▸ **Objective**
Rewrite the lines from the one containing "What is the distance from" through the end of the records, changing "capture point" to "camera position" and leaving everything else as it is.

▸ **Spatial relationship records**
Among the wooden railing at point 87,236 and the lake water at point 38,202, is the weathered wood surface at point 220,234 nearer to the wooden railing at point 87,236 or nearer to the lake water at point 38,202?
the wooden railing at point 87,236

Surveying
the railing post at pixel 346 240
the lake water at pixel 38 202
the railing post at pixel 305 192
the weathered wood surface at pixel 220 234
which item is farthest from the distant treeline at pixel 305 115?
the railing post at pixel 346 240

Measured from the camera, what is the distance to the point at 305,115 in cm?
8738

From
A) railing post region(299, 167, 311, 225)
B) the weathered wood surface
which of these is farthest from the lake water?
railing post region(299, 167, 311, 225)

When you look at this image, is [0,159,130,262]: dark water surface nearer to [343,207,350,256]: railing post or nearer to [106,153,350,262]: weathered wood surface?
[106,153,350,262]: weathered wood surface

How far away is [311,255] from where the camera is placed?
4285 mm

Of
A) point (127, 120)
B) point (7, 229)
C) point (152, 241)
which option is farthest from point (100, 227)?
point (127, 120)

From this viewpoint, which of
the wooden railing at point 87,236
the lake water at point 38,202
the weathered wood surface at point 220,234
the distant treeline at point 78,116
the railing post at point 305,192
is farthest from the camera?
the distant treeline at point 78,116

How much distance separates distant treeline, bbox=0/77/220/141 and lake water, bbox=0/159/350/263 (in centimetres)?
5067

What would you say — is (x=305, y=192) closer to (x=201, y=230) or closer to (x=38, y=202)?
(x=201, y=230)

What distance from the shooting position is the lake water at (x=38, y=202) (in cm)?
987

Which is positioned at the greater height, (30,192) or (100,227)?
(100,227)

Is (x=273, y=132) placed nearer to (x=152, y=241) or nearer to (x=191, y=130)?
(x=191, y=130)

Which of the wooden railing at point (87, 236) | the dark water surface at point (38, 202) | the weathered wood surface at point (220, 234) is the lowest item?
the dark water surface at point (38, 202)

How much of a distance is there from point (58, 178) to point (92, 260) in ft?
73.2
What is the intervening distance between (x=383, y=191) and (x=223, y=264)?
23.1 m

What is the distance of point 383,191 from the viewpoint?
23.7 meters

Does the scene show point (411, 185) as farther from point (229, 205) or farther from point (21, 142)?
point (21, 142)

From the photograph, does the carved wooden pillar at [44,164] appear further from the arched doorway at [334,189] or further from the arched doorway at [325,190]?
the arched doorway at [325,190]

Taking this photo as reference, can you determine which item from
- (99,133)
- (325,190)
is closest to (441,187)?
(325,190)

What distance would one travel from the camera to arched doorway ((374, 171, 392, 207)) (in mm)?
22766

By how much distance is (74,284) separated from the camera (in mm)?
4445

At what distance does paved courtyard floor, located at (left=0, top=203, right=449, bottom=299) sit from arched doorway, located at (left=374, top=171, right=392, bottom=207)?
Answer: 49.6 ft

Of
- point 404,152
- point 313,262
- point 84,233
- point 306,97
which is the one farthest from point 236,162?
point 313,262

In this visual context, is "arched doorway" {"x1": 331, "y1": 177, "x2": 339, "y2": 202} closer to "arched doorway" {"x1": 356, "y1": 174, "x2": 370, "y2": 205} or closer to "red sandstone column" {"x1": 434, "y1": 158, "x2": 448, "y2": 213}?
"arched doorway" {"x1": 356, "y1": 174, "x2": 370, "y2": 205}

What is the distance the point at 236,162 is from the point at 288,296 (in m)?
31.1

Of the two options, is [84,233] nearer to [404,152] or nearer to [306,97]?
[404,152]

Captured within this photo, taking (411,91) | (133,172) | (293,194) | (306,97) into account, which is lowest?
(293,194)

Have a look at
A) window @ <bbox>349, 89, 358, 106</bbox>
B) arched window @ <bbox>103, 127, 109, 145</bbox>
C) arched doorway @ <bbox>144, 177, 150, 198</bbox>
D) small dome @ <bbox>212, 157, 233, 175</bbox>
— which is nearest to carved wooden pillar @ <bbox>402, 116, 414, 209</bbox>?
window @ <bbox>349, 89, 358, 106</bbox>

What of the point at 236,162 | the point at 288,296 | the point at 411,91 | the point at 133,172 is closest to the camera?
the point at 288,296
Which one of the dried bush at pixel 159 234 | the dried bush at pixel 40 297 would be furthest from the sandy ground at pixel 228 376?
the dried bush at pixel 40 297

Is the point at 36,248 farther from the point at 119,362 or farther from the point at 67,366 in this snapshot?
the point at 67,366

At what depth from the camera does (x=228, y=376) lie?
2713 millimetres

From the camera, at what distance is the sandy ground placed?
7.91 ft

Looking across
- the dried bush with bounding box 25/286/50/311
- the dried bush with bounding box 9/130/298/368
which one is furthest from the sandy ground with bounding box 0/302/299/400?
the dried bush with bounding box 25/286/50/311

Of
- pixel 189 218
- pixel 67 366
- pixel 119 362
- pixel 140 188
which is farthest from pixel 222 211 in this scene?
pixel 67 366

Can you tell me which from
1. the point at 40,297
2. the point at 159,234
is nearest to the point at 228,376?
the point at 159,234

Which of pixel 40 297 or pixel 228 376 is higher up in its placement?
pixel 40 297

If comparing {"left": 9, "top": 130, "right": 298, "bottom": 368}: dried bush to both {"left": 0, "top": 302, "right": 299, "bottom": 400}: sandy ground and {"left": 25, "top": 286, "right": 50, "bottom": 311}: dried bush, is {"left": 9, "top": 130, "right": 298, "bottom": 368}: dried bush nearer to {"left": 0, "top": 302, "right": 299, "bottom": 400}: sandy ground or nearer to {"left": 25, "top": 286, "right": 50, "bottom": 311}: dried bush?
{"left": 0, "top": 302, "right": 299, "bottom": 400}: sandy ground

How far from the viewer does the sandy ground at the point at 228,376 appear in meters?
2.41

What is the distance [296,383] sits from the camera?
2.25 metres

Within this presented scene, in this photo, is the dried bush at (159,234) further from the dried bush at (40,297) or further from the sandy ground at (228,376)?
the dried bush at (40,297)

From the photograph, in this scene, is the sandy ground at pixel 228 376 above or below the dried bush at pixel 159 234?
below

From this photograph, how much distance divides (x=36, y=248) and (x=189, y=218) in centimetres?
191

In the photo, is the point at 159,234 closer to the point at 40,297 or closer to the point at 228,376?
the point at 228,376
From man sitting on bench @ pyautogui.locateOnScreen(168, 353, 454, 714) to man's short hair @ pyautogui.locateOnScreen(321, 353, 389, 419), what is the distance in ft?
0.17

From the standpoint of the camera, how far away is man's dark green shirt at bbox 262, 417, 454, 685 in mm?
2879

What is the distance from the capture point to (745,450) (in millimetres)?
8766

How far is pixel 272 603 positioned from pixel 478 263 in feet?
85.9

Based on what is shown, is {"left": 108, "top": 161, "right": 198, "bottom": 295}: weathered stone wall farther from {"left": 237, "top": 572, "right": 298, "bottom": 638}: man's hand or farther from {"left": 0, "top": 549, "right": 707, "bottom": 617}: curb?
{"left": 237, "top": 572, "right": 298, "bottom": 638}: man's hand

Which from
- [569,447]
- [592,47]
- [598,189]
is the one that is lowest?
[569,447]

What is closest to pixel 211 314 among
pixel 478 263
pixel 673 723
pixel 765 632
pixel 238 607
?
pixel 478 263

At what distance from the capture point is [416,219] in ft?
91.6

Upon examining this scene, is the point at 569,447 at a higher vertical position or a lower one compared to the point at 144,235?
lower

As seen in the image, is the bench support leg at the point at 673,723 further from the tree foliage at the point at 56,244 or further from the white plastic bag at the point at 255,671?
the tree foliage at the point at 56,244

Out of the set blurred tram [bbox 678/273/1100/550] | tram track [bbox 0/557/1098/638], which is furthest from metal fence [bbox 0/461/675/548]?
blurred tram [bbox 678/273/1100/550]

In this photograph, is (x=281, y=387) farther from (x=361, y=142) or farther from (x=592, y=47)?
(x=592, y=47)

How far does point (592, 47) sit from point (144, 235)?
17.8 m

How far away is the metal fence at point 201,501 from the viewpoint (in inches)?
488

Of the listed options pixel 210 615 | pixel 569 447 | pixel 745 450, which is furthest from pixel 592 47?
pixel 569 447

▸ **Solution**
What is the distance from the camera position to (745,450) (in millimetres)?
8766

How far is pixel 272 603 positioned from pixel 478 263 in feet?
85.9

Based on what is shown, is {"left": 108, "top": 161, "right": 198, "bottom": 295}: weathered stone wall farther from {"left": 237, "top": 572, "right": 298, "bottom": 638}: man's hand or farther from {"left": 0, "top": 549, "right": 707, "bottom": 617}: curb?
{"left": 237, "top": 572, "right": 298, "bottom": 638}: man's hand

Which from
- [569,447]
- [592,47]
- [598,189]
is the one that is lowest?
[569,447]

What is closest to pixel 211 314 among
pixel 478 263
pixel 673 723
pixel 765 632
pixel 238 607
?
pixel 478 263

At what distance from the camera position is [416,219] in ft?
91.6

Upon examining this scene, is the point at 569,447 at a higher vertical position or a lower one compared to the point at 144,235?
lower

As seen in the image, is the bench support leg at the point at 673,723 further from the tree foliage at the point at 56,244 or further from the white plastic bag at the point at 255,671?
the tree foliage at the point at 56,244

Out of the set blurred tram [bbox 678/273/1100/550] | tram track [bbox 0/557/1098/638], which is furthest from metal fence [bbox 0/461/675/548]?
blurred tram [bbox 678/273/1100/550]

In this photograph, is (x=281, y=387) farther from (x=361, y=142) or farther from (x=592, y=47)?
(x=592, y=47)

How far does point (592, 47) sit from point (144, 235)?
17.8 m

How far away is the metal fence at point 201,501 from the viewpoint (in inches)?
488

Of the listed options pixel 210 615 | pixel 569 447 | pixel 745 450, which is furthest from pixel 592 47?
pixel 569 447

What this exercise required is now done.